Reproduce the data below without alteration, from the very first line down to and including the line containing "190L458 168H445L438 178V203L448".

**Recorded information**:
++++

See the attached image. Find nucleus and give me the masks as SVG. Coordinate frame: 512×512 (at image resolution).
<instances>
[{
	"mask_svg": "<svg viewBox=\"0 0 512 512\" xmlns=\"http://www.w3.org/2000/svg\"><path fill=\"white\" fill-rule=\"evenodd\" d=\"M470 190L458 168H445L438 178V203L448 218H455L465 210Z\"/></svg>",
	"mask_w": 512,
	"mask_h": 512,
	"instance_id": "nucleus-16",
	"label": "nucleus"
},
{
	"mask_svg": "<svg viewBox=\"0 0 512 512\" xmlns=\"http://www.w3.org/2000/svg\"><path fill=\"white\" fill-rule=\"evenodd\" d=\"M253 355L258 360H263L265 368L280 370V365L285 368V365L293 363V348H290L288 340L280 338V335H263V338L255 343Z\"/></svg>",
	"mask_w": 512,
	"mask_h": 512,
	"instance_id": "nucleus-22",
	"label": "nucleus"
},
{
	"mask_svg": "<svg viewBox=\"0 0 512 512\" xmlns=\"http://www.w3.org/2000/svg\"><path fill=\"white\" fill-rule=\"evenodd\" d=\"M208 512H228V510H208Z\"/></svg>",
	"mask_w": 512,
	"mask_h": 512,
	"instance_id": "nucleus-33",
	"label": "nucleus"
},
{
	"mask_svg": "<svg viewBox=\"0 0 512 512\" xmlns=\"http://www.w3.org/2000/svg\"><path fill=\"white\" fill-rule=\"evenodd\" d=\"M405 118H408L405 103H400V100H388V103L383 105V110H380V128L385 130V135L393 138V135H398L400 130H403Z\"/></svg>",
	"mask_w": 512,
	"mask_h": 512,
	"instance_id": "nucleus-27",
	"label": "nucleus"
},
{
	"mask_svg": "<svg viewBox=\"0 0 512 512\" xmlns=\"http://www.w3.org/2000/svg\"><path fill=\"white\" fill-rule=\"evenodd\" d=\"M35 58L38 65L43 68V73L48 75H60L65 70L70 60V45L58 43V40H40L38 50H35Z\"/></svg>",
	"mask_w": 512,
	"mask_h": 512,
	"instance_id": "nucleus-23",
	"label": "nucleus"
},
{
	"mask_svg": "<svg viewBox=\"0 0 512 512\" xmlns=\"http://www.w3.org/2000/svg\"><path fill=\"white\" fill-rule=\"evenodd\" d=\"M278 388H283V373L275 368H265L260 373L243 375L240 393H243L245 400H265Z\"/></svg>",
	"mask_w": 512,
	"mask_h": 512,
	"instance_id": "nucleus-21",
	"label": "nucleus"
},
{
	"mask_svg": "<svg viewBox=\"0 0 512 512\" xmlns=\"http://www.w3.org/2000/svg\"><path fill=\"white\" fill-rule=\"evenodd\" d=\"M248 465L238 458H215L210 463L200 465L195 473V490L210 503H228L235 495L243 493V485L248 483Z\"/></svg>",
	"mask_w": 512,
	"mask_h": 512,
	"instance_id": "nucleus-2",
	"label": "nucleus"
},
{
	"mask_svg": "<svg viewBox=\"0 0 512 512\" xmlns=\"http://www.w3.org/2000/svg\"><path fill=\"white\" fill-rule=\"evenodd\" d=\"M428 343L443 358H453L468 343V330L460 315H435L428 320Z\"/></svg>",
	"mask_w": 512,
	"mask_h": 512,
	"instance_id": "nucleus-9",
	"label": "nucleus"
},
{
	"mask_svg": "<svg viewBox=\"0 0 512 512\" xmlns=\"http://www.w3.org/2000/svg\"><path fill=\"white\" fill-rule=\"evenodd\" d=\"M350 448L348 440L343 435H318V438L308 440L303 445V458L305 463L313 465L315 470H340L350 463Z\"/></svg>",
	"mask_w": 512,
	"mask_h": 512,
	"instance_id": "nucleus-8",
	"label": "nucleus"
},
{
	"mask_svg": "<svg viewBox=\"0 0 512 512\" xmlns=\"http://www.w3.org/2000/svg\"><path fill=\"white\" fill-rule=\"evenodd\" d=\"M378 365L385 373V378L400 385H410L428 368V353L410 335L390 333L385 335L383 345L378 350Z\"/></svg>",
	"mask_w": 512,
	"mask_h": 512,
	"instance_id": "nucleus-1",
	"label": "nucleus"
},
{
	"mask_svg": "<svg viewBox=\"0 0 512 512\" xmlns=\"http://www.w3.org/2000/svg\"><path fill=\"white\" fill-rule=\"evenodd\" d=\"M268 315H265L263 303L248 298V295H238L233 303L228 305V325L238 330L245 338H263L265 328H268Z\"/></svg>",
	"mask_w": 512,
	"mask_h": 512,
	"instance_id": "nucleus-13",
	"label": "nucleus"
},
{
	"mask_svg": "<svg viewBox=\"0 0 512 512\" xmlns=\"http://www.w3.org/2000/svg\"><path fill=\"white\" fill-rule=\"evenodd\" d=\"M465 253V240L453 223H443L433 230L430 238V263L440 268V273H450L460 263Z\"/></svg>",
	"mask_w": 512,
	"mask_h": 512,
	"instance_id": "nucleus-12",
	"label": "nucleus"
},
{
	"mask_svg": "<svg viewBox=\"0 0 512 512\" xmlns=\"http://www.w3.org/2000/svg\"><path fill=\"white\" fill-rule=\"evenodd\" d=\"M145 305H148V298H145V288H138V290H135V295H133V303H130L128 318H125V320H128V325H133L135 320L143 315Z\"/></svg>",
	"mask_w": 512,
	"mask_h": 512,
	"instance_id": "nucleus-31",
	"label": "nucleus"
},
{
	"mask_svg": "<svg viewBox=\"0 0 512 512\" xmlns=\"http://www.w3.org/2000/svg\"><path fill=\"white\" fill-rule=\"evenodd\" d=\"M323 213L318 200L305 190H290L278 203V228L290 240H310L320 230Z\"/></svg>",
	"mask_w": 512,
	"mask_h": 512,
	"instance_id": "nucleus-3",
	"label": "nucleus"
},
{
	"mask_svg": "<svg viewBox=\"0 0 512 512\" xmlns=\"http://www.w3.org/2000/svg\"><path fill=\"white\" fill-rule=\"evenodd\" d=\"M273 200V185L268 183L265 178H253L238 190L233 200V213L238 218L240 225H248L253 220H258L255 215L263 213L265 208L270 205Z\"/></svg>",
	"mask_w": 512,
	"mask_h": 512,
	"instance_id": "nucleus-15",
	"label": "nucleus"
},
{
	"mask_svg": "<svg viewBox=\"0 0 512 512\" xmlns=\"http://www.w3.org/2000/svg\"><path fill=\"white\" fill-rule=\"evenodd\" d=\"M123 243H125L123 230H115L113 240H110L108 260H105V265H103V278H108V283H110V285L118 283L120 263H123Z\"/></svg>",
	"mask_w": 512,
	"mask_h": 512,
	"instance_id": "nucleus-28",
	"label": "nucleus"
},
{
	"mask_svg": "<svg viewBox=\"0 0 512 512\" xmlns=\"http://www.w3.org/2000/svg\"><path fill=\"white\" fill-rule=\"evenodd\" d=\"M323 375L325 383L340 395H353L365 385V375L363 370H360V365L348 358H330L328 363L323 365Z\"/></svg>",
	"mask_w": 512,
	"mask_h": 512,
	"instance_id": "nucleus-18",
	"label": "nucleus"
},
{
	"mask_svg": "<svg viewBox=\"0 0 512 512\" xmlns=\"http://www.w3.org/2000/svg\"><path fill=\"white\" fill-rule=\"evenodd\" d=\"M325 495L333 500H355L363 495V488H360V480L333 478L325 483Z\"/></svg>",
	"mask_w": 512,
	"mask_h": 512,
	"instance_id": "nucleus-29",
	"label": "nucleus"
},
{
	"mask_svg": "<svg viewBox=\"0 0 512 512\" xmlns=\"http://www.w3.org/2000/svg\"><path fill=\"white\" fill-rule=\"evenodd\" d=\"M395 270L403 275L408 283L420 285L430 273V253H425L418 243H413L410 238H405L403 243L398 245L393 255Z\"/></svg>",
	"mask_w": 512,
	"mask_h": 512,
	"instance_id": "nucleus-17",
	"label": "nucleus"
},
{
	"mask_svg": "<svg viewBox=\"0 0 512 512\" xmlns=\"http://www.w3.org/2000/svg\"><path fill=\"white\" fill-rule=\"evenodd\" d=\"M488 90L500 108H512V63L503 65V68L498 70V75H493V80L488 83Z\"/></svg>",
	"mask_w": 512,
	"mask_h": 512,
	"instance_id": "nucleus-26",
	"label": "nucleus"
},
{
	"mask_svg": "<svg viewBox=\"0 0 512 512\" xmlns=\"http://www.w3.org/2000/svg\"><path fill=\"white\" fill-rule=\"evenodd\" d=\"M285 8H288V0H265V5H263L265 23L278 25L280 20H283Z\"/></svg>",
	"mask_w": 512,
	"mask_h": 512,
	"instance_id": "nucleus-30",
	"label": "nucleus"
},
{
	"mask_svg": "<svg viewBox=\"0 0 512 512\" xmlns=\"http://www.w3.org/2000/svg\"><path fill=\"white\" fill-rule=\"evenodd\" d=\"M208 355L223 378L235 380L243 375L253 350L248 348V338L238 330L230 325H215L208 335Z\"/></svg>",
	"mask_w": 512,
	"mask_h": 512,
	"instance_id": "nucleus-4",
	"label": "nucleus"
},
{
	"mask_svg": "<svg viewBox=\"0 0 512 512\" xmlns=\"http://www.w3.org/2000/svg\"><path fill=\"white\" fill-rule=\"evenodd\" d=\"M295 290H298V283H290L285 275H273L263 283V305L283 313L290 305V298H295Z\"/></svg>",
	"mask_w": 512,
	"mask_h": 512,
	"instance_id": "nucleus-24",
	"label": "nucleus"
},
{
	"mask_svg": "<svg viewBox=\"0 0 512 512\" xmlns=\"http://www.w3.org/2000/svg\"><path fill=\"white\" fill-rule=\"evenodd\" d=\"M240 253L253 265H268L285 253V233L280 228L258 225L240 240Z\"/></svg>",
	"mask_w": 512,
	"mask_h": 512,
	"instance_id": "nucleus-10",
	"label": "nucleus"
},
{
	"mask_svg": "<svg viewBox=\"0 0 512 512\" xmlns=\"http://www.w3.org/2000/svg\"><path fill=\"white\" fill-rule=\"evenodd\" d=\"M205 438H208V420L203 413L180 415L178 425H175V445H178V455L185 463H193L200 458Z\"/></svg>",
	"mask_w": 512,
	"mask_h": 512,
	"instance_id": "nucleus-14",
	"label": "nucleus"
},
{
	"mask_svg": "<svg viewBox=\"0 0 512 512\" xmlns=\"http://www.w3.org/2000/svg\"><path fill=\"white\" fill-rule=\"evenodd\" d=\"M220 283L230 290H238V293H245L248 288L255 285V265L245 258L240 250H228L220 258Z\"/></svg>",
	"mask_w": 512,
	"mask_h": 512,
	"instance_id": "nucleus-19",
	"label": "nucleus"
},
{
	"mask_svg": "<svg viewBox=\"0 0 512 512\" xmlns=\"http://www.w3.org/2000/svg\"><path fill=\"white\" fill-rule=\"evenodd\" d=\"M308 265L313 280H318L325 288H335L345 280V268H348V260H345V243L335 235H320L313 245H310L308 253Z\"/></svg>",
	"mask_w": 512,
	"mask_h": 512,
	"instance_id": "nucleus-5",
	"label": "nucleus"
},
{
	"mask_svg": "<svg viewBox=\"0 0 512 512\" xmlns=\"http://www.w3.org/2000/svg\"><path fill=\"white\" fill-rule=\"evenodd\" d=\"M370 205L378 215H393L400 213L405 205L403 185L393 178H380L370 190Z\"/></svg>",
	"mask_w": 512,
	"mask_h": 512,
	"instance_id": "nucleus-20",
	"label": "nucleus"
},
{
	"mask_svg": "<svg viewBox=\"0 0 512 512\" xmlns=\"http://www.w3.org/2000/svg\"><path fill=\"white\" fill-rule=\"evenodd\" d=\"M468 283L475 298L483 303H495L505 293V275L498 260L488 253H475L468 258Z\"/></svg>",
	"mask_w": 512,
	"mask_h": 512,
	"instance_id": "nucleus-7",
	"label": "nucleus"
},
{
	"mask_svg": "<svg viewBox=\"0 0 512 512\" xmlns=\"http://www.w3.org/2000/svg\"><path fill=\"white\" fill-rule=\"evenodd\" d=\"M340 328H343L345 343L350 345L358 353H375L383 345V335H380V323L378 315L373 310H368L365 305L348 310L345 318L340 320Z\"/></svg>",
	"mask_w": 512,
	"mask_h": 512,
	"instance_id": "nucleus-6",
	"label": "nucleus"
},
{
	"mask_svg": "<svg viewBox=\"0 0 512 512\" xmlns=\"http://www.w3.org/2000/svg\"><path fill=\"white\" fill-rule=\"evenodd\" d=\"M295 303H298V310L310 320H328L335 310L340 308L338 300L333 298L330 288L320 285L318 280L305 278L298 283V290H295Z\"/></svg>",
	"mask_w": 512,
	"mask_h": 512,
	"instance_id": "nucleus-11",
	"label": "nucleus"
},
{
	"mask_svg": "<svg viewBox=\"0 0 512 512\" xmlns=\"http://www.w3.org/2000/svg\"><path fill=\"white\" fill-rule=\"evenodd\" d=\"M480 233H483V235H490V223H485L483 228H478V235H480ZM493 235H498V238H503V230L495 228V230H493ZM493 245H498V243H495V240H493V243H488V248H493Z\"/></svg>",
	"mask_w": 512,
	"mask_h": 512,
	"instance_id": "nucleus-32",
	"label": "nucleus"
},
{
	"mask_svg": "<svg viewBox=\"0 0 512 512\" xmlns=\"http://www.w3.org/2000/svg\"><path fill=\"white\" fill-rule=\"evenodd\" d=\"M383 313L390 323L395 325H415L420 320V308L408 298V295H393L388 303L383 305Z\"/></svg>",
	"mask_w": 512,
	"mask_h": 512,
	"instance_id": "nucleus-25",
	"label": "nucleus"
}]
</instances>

++++

**Solution**:
See the attached image. Find nucleus and give me the masks as SVG. Coordinate frame: 512×512 (at image resolution).
<instances>
[{
	"mask_svg": "<svg viewBox=\"0 0 512 512\" xmlns=\"http://www.w3.org/2000/svg\"><path fill=\"white\" fill-rule=\"evenodd\" d=\"M470 190L458 168H445L438 178V203L448 218H455L465 210Z\"/></svg>",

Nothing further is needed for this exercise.